# TASKS TO PERFORM
(1) Using the piece on World Book and Copyright Day below, decide whether each statement agrees with it: (a) April 23 is the date on which Shakespeare, Cervantes and Inca Garcilaso de la Vega died; (b) African Books in Print is compiled; (c) quality education can be attained through formal education alone. Answer yes or no for each, quoting the words of the piece that settle it.
(2) Extend the piece on World Book and Copyright Day below, picking up right after its final sentence.

Today, the World observes World Book and Copyright Day, a special day set aside by United Nations Educational, Scientific and Cultural Organization (UNESCO) to promote reading, publishing, and copyright. April 23, also marks the date on which several prominent authors, William Shakespeare, Miguel Cervantes and Inca Garcilaso de la Vega, all died.
As the 24th edition of World Book and Copyright Day is celebrated today, cogent issues deserve a second, third and even more deeper look and attention. In many African countries today, the supply of books at reasonable and affordable prices is low. Local publishers and authors get pittances for their work while the book markets in the continent appear to favour foreign books. African booksellers tout books on Bestseller Lists compiled in New York and other places. African Books in Print and other media is not compiled. On the other hand, many books written by our brothers and sisters have questionable quality and the reading culture remains low in Africa.
The digital revolution appears to be dealing with the African continent strangely as content in online spaces barely reflect and tell the stories of who we were, who we are and the places we are going to. All these affect the quality of education in the continent, the promotion of our societal values and the building of a strong cultural identity for young Africans.
The SDGs and the AU 2063 Agenda cannot be achieved in countries where literacy and learning are not promoted. Quality education cannot be attained only through formal education. It requires the availability of books and reading materials in different formats and especially indigenous languages for all ages anytime and anywhere such is needed. African countries will continue to lose out on imbuing her youth with the competitive edge needed today to get into the global workforce if it focuses only on ‘schooling’ as the education our young ones need to succeed in the 21st century.

# ENTRIES SUPPLIED
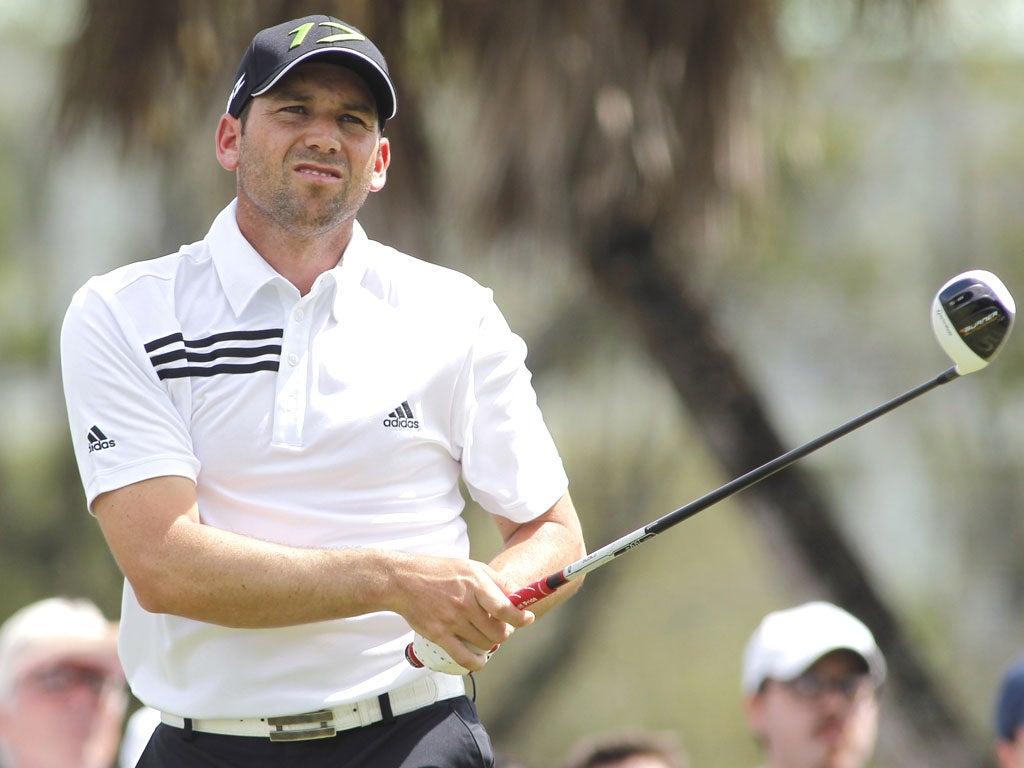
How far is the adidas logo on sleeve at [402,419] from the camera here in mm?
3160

--

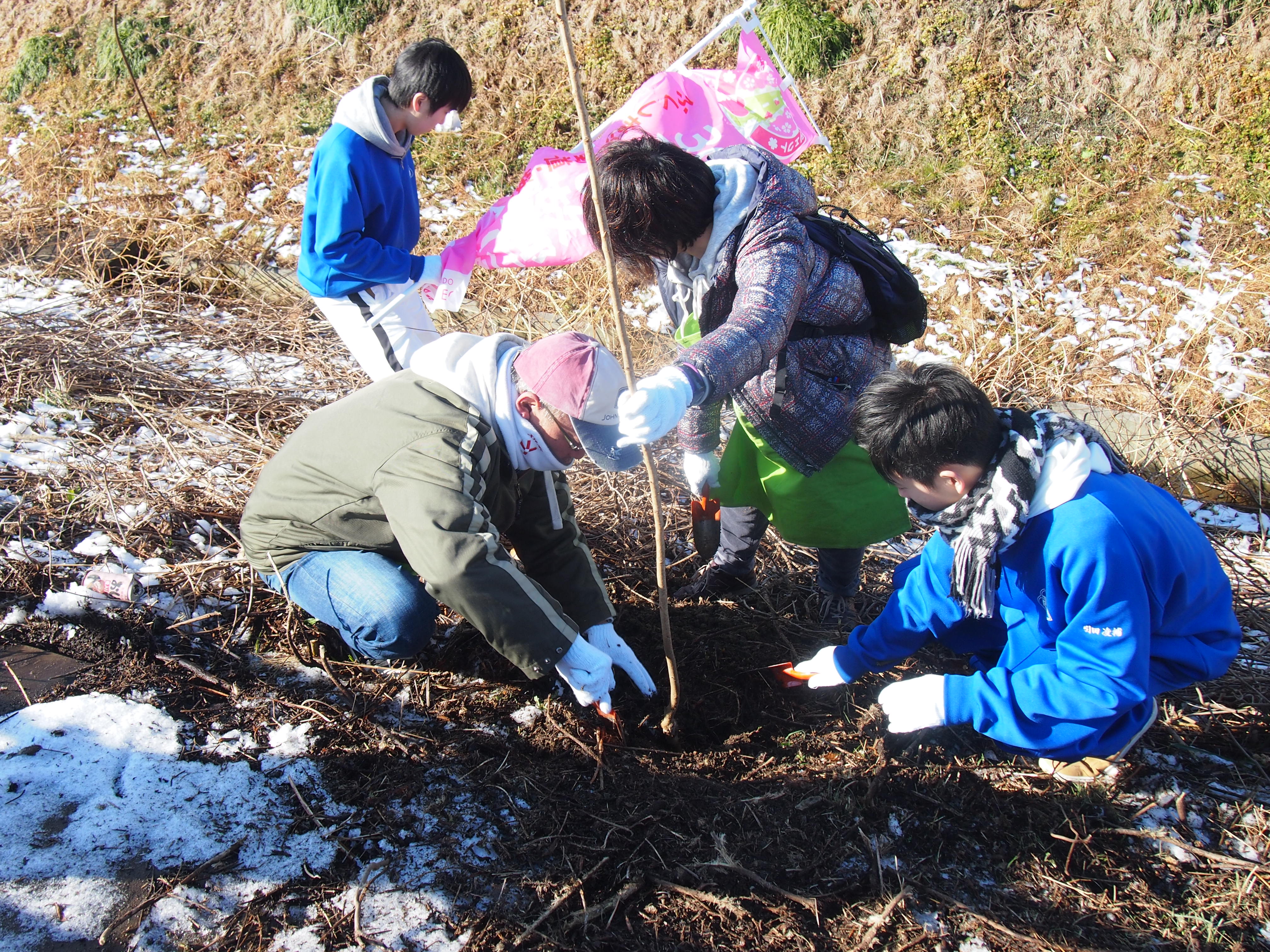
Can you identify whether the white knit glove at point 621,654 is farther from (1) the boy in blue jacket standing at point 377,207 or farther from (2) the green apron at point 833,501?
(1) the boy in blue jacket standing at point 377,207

# THE RESPONSES
(1)
(a) Yes: "April 23, also marks the date on which several prominent authors, William Shakespeare, Miguel Cervantes and Inca Garcilaso de la Vega, all died."
(b) No: "African Books in Print and other media is not compiled."
(c) No: "Quality education cannot be attained only through formal education."

(2)
One of the targets of African Union’s Continental Education Strategy for Africa (CESA) 2016-25 is to ‘develop policies that ensure a permanent, healthy and conducive learning environment in all sub-sectors and for all so as to expand access to quality education’. African countries need to develop National Book Policies which will set out coherent regulations and indicators that will guide the book industry – production, printing, publishing in print and digital format, dissemination and distribution of book materials and Readership promotions.
Piracy is a big threat to the book industry in Africa. The National Book Policy will spell out measures that will protect the rights of authors/creatives and make it unprofitable and uncomfortable for book piracy to continue thriving. The Policy will pave the way for the establishment of regulations or strengthen already existing ones that will boost literary creativity, readership promotions and the allocation of resources/incentives that can ensure a flourishing book industry. The Policy will also lay down the procedures for the collection of data in the book industry.
A synergy needs to be created among all the stakeholders in the book chain. The vibrancy of the book industry in any country depends on the well-being of each of the components of the book ecosystem as authors, content developers, printers, publishers, booksellers, libraries and readers as the end users of books and published materials in different formats all need one another to succeed.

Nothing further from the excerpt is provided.